LONDON — Humans' evolutionary split from their closest relatives, chimpanzees, may have been more complicated, taken longer and occurred more recently than previously thought, scientists said Wednesday.
A comparison of the genomes, or genetic codes, of the two species suggested that the initial split took place no more than 6.3 million years ago and probably less than 5.4 million years ago.
The process may have taken about 4 million years, and there could have been some inter-breeding before the final break.
"The study gave unexpected results about how we separated from our closest relatives, the chimpanzees," said David Reich of the Broad Institute and Harvard Medical School's Department of Genetics.
Instead of analyzing genetic differences, Reich and other researchers from the Massachusetts Institute of Technology and Broad Institute looked at variations in the degree of divergence between the two species in different regions of the genomes.

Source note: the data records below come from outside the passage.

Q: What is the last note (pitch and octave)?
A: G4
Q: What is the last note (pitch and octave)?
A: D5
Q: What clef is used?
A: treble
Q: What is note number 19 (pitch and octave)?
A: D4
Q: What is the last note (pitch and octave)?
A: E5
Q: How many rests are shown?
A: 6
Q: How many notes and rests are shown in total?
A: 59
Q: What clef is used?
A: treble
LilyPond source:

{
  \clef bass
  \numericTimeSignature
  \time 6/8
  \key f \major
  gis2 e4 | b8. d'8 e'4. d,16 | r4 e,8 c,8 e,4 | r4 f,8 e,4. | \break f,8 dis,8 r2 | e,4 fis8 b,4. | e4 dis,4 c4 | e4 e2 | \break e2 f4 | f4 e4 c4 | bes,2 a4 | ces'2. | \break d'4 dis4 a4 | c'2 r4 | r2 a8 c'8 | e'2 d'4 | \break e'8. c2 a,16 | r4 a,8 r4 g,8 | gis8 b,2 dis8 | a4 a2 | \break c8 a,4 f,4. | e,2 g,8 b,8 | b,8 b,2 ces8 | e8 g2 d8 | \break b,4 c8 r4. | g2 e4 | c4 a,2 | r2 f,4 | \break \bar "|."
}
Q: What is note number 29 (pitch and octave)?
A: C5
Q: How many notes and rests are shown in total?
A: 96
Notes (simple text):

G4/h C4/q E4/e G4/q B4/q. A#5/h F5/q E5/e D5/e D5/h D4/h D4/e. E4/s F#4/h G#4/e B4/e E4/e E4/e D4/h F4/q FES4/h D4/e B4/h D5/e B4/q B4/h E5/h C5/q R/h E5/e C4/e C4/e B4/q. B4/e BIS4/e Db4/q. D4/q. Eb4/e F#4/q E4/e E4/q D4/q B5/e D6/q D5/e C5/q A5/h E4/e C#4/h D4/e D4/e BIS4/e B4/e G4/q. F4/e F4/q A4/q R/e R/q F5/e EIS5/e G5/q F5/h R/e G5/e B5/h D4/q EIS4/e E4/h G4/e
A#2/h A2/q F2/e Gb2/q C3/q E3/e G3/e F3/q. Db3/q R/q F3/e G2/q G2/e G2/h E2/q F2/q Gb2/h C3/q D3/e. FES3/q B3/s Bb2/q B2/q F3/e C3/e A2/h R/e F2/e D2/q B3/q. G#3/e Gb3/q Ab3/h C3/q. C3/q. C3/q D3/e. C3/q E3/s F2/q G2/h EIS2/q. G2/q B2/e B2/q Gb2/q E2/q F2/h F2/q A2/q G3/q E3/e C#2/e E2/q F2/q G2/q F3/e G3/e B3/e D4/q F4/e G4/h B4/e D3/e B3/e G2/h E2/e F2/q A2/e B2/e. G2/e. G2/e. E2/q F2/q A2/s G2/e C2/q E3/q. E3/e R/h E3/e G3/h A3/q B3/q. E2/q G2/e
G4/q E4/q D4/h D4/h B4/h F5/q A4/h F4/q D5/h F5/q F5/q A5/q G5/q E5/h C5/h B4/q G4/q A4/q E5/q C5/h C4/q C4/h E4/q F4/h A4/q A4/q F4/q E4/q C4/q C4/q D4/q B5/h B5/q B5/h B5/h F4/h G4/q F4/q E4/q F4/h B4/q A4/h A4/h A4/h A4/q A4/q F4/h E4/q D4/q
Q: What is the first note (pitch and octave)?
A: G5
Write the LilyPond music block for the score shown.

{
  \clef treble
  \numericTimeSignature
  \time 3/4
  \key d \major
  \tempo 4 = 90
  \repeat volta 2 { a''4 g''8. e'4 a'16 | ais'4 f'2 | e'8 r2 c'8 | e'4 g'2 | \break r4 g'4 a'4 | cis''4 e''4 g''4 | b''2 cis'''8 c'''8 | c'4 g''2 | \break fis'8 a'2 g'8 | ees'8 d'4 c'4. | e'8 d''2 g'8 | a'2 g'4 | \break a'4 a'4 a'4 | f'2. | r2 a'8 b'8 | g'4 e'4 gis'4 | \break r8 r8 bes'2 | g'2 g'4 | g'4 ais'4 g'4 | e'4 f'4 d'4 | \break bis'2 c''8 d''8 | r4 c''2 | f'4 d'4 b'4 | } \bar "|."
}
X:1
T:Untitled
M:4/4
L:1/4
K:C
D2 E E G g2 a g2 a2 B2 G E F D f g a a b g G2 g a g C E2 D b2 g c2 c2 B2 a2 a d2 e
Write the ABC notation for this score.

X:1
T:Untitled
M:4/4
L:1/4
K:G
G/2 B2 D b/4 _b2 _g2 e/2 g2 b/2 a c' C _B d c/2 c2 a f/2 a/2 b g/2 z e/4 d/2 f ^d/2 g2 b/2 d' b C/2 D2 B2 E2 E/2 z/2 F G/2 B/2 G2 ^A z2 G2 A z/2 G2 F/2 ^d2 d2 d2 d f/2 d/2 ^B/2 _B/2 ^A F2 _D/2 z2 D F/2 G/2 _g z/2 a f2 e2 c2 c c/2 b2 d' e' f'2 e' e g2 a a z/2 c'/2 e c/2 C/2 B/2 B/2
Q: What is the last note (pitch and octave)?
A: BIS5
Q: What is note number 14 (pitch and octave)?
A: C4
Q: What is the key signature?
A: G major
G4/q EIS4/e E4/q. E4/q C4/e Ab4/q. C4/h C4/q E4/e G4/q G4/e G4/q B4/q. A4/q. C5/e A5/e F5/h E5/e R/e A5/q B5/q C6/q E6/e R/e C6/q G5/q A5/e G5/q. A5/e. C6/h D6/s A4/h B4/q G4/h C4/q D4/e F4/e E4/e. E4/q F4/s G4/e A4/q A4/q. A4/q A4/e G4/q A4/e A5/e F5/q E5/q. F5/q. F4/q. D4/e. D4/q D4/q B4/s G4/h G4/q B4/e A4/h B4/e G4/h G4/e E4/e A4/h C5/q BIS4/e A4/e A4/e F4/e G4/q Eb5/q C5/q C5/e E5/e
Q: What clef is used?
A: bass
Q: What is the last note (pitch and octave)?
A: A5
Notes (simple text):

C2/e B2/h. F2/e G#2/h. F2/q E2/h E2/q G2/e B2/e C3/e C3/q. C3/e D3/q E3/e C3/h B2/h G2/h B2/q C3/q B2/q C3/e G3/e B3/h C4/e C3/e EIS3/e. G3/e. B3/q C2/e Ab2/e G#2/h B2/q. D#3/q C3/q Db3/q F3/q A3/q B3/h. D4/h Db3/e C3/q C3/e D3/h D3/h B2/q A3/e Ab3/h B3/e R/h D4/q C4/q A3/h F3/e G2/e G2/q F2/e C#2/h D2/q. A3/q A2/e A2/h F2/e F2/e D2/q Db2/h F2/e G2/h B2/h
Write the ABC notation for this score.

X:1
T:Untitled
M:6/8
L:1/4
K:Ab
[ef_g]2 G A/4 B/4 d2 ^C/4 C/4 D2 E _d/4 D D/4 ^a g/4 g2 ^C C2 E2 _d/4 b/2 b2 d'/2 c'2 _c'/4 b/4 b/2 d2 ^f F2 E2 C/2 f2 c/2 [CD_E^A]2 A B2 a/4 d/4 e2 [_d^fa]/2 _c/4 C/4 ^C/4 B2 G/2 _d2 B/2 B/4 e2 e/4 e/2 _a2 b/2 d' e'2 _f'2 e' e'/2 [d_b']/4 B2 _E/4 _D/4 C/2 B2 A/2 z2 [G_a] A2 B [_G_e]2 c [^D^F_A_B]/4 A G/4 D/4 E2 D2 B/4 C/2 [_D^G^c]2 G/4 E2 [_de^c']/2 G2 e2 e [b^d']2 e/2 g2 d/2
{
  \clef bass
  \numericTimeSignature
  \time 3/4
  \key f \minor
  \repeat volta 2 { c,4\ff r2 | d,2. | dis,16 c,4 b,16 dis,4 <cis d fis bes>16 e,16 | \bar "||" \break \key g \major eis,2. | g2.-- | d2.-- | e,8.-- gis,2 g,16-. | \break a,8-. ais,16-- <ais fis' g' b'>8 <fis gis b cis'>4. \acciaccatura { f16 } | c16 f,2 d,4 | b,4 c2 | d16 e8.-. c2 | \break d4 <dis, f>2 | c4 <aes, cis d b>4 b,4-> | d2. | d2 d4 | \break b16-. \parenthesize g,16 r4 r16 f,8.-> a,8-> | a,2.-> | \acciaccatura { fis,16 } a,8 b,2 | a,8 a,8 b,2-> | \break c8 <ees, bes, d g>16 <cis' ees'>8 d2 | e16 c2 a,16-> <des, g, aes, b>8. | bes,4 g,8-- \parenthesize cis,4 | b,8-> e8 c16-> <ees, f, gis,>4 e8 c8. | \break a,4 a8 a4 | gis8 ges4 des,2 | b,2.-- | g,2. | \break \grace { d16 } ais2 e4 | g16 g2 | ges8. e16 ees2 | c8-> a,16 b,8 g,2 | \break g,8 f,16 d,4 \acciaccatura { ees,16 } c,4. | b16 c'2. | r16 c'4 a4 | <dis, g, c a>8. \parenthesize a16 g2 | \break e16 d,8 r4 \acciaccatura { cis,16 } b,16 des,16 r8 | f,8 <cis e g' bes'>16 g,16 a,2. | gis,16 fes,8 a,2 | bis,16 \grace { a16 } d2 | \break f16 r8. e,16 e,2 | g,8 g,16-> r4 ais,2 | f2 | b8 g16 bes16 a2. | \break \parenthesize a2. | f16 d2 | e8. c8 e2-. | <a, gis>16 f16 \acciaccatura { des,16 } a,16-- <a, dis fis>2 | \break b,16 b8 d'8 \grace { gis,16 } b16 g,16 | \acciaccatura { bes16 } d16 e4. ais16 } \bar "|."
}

The analysis, published in the journal Nature, shows some regions in the human genome are older than others, which means they trace back to different times in the common ancestral population of the two species.
The youngest regions are unexpectedly recent, the researchers say, which means the separation was more recent than previously thought. "A hybridization event between human and chimpanzee ancestors could help explain both the wide range of divergence times ... as well as the relatively similar X chromosomes," Reich said.
Hybridization refers to the initial separation of two species, followed by interbreeding and then the final split.